Hamilton was a rookie when he was offered that McLaren drive in 2007. Yes, going up against Alonso – the double world champion – was an immense undertaking, and to have the confidence to take it on and then do the job that Hamilton did in 2007 in an unprecedented rookie campaign was nothing short of extraordinary.

At the same time you have to accept that Hamilton was a rookie so was not about to reject the chance to get into F1 with a team capable of fighting for the world championship. And Alonso was an incoming driver, not someone who had McLaren wrapped around his finger. It means it was simply a different set of circumstances to a hypothetical Red Bull move for Norris, and it’s blinkered to pretend otherwise.

It was similar for Albon going against Verstappen at Red Bull: he knew half a season into his F1 career, having never driven an F1 car before pre-season testing, meant his Red Bull chance was coming way too early. He wasn’t ready. But he couldn’t say no. He had no F1 prospects barely six months prior to that, so turning down a race-winning car was not an option.

While Leclerc and Russell got their big breaks in slightly different fashion, they still don’t compare to where Norris is now. Leclerc spent one season at Sauber performing heroics in a midfield car.
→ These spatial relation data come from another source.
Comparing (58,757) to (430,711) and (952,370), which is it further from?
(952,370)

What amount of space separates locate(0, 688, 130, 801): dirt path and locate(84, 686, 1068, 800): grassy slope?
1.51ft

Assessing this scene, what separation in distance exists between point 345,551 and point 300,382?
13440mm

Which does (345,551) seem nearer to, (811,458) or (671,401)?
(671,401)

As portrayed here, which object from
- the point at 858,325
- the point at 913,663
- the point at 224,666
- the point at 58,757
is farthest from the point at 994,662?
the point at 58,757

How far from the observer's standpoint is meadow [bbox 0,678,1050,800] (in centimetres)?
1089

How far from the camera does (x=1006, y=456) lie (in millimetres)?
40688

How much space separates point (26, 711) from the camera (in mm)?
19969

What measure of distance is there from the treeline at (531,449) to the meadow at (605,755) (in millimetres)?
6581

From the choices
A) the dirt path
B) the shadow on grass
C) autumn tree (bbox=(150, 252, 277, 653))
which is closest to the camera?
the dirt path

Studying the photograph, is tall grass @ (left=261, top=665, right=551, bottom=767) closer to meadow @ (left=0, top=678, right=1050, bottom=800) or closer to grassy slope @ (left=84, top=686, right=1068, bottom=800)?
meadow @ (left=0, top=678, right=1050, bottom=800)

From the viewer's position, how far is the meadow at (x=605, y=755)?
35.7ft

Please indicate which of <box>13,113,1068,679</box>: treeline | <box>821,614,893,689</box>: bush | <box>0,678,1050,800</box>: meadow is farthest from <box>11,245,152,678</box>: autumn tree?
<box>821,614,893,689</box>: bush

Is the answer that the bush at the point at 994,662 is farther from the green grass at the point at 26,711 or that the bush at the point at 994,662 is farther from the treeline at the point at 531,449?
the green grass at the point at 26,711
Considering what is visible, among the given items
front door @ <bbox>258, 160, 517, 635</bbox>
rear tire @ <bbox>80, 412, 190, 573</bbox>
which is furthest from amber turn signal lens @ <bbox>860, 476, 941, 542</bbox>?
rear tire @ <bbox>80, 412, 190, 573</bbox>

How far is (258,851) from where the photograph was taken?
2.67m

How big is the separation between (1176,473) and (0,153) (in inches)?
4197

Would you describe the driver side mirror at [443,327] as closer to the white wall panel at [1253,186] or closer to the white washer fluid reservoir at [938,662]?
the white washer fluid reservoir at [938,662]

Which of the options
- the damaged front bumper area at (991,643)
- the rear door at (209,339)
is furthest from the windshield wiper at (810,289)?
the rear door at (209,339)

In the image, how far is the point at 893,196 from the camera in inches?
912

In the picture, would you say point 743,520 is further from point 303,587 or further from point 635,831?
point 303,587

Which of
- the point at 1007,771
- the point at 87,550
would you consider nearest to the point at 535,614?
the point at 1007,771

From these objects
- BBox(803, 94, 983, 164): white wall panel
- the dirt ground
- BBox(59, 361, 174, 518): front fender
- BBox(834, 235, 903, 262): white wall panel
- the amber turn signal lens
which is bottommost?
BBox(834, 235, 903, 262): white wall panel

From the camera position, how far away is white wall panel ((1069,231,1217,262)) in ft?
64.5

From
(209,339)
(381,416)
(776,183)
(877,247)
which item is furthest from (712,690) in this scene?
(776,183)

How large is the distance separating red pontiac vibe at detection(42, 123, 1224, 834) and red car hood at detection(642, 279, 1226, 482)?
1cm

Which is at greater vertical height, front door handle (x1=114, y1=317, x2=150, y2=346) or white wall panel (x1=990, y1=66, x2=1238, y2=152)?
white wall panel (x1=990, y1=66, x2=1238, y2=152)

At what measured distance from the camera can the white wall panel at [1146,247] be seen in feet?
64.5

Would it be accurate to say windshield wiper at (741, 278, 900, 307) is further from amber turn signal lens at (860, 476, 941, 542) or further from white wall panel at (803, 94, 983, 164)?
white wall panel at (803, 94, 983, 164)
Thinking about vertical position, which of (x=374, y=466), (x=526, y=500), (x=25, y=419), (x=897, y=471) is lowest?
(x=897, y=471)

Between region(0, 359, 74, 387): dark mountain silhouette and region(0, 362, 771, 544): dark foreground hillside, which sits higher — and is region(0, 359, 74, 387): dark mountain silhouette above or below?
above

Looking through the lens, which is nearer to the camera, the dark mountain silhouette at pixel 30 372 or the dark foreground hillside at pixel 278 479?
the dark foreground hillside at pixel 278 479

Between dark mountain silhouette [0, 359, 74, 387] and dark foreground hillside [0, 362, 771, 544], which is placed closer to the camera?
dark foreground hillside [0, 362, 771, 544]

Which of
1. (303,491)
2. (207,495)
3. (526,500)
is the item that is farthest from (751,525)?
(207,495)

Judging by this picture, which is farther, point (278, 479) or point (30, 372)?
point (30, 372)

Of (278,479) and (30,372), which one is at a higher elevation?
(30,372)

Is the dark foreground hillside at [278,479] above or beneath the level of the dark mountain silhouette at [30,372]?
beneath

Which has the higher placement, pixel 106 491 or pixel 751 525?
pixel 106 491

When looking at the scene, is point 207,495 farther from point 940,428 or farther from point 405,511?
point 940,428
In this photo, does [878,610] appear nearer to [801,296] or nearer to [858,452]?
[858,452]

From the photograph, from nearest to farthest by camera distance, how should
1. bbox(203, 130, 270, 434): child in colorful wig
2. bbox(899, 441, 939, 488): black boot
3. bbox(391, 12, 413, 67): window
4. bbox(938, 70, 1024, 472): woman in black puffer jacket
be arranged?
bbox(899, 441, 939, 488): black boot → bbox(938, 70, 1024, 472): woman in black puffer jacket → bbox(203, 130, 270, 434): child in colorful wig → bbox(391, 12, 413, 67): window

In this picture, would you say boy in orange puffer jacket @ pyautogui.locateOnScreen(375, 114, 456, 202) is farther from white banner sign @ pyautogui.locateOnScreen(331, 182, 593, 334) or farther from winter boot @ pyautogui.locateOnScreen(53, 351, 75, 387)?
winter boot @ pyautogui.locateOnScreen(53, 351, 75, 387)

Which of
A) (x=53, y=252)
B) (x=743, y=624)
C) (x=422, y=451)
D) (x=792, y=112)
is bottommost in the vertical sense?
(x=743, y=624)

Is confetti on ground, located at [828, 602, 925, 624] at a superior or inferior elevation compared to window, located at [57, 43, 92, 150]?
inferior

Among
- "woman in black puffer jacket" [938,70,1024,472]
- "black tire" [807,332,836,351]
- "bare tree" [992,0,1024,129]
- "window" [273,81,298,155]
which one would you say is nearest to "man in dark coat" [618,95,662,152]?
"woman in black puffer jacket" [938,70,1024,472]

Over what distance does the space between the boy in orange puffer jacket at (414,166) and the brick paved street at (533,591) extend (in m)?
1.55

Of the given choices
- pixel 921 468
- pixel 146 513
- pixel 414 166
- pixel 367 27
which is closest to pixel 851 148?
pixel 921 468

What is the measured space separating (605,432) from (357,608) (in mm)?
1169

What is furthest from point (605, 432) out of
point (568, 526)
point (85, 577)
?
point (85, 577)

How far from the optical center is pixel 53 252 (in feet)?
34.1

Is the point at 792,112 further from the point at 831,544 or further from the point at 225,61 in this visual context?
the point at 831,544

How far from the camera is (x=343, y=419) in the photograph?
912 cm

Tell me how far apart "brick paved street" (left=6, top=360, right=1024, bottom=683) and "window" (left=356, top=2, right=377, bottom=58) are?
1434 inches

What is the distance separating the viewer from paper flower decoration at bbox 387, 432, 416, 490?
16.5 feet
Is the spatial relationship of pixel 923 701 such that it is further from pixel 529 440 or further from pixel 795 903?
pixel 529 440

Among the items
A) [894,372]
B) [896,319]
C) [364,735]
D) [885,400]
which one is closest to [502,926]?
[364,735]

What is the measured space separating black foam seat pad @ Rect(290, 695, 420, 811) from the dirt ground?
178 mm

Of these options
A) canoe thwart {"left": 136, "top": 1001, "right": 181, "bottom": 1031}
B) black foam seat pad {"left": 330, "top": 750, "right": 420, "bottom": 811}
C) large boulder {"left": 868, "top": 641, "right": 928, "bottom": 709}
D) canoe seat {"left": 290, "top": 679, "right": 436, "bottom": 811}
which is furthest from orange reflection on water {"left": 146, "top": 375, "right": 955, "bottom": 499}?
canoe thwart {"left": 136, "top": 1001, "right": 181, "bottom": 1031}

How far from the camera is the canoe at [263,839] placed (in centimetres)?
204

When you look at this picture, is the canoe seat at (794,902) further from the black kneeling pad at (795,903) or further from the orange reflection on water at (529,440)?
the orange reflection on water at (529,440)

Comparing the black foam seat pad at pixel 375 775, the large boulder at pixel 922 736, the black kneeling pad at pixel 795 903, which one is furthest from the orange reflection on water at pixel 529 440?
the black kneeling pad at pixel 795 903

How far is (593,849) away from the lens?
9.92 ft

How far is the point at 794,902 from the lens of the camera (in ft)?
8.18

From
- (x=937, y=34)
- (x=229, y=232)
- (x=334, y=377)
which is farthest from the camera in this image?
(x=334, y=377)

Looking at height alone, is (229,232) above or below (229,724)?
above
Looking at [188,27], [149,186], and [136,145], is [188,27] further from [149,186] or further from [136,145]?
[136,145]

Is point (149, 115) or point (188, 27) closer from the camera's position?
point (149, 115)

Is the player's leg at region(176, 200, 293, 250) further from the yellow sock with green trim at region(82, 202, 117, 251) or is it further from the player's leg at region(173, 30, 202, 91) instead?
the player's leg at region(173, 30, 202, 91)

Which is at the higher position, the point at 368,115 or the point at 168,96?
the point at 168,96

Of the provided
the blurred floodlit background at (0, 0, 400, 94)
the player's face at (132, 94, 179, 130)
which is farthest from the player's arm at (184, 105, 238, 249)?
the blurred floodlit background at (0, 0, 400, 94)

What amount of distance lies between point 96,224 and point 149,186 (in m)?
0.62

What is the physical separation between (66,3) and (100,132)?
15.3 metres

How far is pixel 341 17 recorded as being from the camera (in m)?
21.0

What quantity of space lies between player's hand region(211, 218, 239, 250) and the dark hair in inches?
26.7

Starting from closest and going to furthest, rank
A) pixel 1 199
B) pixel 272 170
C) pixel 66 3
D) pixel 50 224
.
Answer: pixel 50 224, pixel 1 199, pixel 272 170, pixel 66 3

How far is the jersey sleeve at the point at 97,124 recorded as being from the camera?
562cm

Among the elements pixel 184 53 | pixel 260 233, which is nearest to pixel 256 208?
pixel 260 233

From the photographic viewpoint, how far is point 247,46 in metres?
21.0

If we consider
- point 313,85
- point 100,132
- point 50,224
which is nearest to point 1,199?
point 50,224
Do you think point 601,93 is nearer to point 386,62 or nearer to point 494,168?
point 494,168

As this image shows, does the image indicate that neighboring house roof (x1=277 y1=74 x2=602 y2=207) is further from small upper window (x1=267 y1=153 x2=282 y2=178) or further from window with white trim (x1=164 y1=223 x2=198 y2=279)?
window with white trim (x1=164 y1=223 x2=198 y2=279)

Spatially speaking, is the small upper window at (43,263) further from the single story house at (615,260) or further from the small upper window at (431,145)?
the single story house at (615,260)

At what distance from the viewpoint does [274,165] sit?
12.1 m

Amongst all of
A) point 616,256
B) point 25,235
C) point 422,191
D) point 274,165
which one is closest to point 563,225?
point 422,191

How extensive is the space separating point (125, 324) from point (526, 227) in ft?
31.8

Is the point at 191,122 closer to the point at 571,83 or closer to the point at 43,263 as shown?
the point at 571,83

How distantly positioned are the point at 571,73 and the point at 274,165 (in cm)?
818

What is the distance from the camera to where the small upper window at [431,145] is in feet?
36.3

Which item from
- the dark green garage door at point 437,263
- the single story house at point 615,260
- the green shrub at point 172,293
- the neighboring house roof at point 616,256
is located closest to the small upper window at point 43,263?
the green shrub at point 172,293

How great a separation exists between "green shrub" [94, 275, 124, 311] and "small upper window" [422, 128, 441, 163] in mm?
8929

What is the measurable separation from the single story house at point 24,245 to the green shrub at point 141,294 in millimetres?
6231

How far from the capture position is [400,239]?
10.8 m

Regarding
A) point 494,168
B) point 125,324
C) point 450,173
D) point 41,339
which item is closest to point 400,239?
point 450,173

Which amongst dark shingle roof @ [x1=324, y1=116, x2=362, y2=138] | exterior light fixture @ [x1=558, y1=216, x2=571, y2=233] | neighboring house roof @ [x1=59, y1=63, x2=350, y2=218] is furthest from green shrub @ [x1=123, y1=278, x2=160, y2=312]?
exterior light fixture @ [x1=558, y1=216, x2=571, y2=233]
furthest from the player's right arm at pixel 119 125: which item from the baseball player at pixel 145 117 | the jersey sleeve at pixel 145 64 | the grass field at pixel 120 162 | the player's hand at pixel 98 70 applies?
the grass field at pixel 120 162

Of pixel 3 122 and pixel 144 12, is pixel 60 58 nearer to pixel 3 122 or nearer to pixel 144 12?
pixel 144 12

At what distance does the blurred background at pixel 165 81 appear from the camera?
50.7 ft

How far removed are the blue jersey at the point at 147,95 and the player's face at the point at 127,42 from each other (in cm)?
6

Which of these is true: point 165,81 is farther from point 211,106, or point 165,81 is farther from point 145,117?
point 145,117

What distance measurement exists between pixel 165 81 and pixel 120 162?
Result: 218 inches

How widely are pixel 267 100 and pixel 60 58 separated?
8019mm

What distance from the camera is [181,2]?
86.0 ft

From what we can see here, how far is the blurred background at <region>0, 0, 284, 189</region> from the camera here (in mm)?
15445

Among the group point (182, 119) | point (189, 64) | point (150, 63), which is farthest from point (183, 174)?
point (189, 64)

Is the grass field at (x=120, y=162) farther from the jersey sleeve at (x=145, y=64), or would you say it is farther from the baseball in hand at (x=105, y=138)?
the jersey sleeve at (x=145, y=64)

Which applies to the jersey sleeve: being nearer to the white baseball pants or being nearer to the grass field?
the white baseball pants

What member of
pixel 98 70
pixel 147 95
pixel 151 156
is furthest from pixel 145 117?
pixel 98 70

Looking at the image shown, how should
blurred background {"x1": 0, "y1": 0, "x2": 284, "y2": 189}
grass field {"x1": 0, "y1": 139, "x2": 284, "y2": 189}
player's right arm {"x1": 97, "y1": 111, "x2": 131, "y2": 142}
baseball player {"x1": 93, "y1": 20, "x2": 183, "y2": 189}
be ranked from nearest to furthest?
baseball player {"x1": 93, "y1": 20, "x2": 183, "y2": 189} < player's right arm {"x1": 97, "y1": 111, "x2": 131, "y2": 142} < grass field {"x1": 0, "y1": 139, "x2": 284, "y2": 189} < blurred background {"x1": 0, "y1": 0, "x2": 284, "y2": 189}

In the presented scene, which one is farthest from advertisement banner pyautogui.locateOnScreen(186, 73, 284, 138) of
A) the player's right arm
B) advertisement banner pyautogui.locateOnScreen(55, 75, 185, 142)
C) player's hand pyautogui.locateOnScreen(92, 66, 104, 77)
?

Stepping up into Vettel’s Ferrari – the team Leclerc had dreamed of racing for since three years old – was a no-brainer.

The same went for George Russell, going from Williams to Mercedes - even against Hamilton, it was the chance Russell had been waiting three years for.

And truth be told he probably thought Hamilton would not stick around as long as he ultimately has.

The point is that the comparisons drawn are so different to Norris being in his sixth season at McLaren, a team that has given him multiple podium finishes, looks to be on a trajectory for even better things in the medium-term, and is where he knows emphatically he does not have to fear preferential treatment for his team-mate.

Norris believes that where he is now is where he can get the best out of himself, while lining everything else up to fight for a world championship.

And if he gets into that scenario, Norris believes he is ready to take on the likes of Verstappen and Hamilton in a straight fight.

There is nothing unambitious about that.